Innerer Friede
Innerer Friede ist kostbarer als Gold.
Man bekommt ihn nicht gewollt.
Man kann ihn nicht erzwingen,
sondern, man muss um ihn ringen.
Dabei ringe ich mit mir,
mit meinem wilden Gedankengeysir,
mit meinem Stolzen und Arroganten,
mit meinen Ecken und Kanten.
Ich ringe mit meinen Gefühlen,
mit den Heißen und den Kühlen,
die unbeherrscht in mir wühlen.
Auch meine Einstellungen lege ich bloß,
meine Vorstellung vom Gernegroß
und all mein Wollen - lasse ich los.
Im Lassen, beruhigen sich die Gedanken.
Die Atmung kommt aus dem Schwanken.
Nun beginne ich wieder zu fließen
und das Jetzt, im Leben zu genießen.
Nun, im eigenen Rhythmus geborgen,
vergehen Kummer und Sorgen
und ich gehe wieder vertrauend ins Morgen.

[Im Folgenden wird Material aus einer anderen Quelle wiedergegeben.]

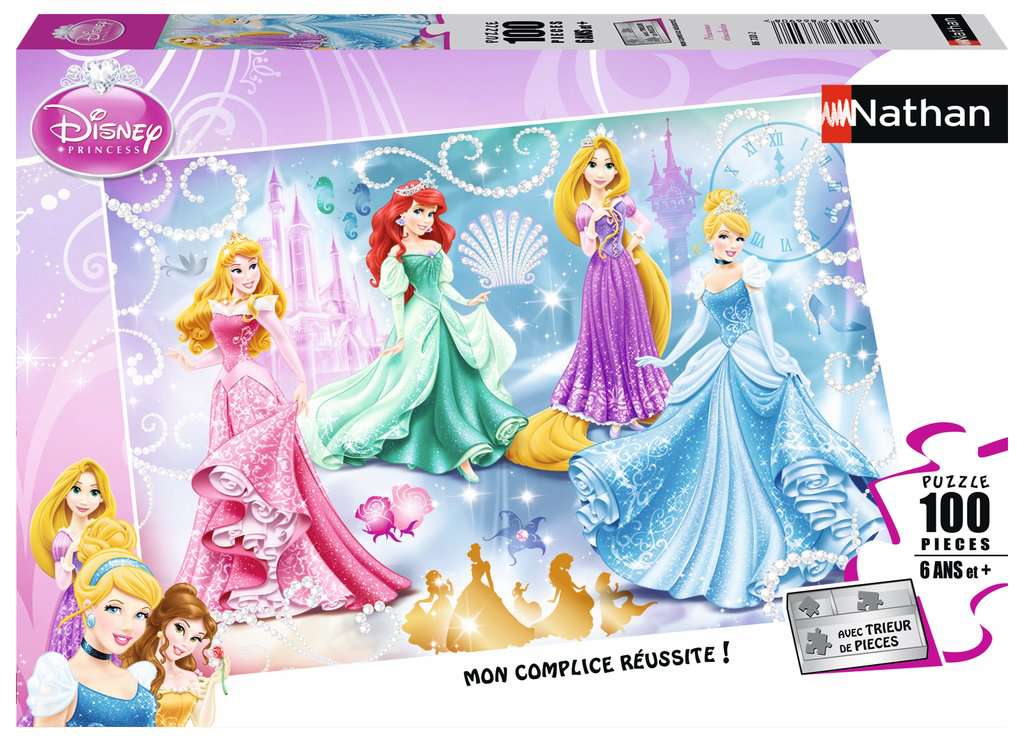 Nathan - Puzzle enfants - 100 pièces - Princesses étincelantes - Disney Princesses - Fille ou garçon dès 6 ans - Puzzle de qualité supérieure - Carton épais et résistant - 86720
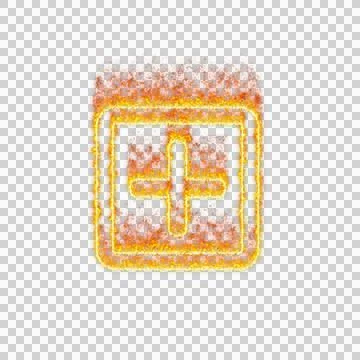 Burning icon plus square on transparent background. Flames and small fire Stock Illustration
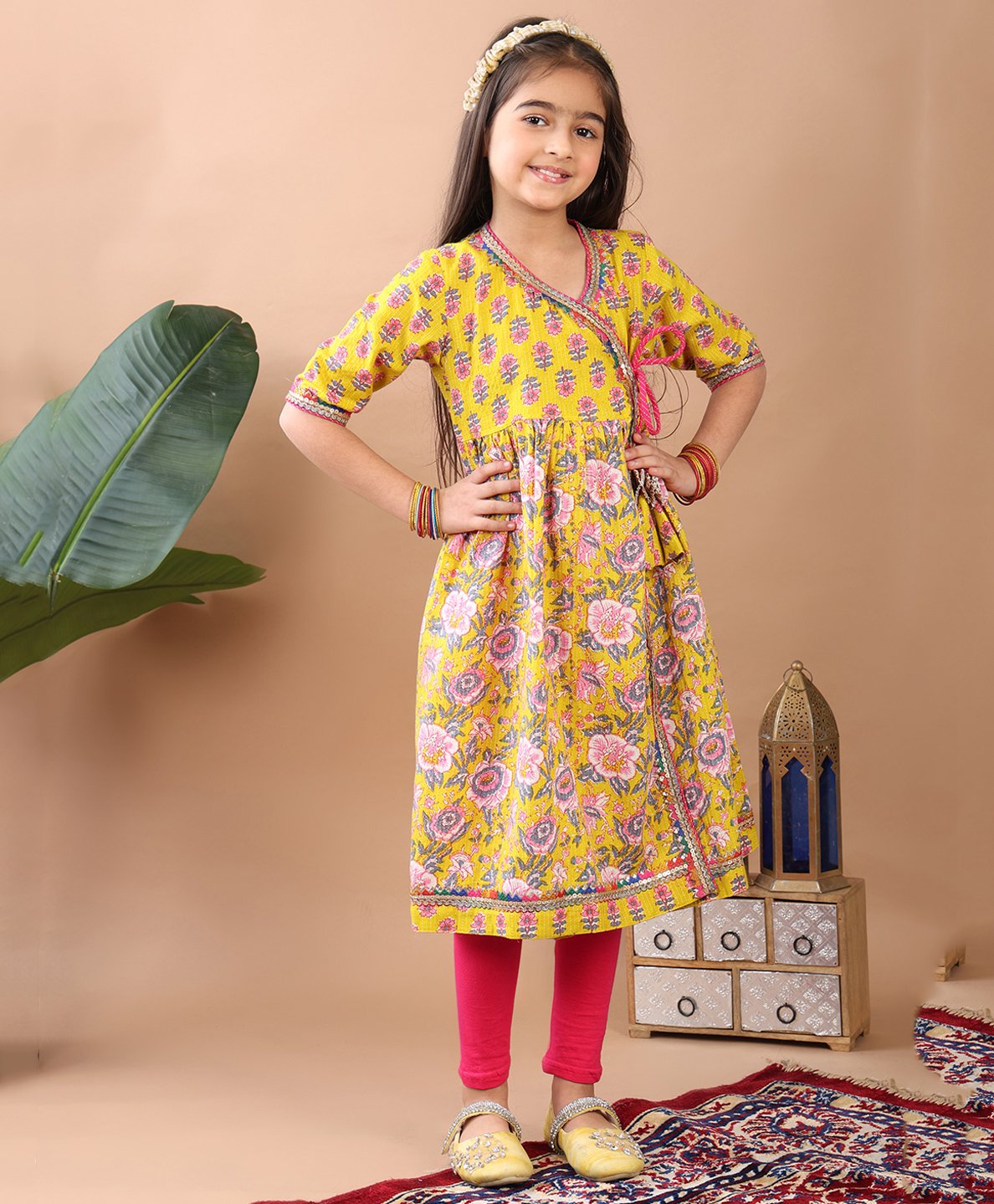 Kinder Kids Cotton Three Fourth Sleeves Floral Printed Kurta With Solid Leggings - Yellow & Pink-image-12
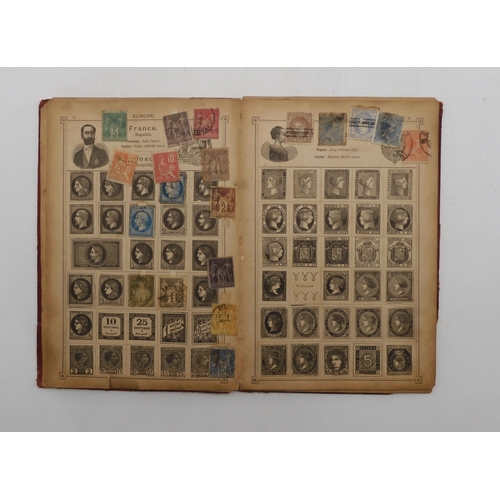 7060 - A lot comprising The Postage-Stamp Album with Great Britain 1/d red, 1/2d red together with other ea... 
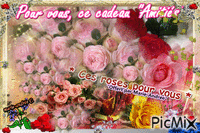 * Roses -- " Cadeau Amitiés " . animowany gif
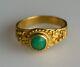 Qing Dynasty Chinese 24k Solid Gold Jadeite Jade Ring 4.5g Very Fine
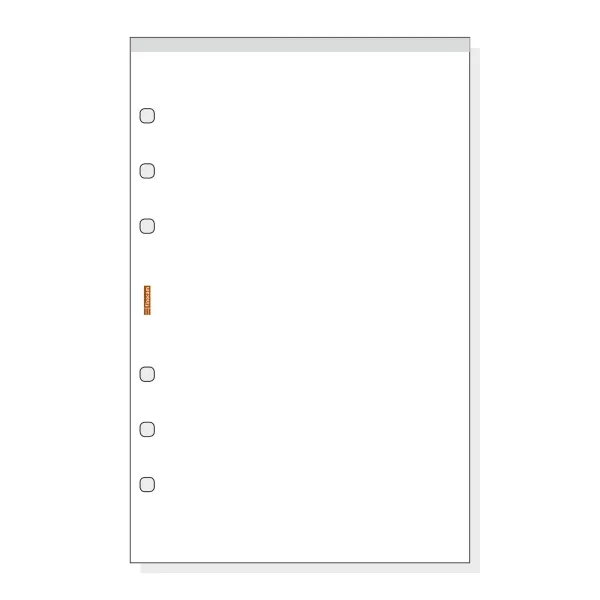 Finocam R567 Bloc de Notas para Agendas Open - Perforado - Formato 500 - 117x5x181mm - Liso - Color Blanco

Es ist wieder wichtig, was wichtig ist;
das ist allein mein Herr, Jesus Christ -
und nicht der alltägliche Zwist und Mist.
Im inneren Frieden habe ich Frieden mit Gott.
Sein Wille ist nun mein Paletot.
Seine Gebote geben mir sichres Geleit;
so lebe ich - aus seiner gnädigen Barmherzigkeit.
Im behüteten Sein - werde ich wieder rein.
Im liebenden Geben - kann ich wieder aufleben.
Mit dankenden Gedanken - kann Zuversicht wieder ranken.
Was der Tag auch bringen mag, ob Freud' oder Plag',
mit innerem Frieden - ist jeder ein Feiertag.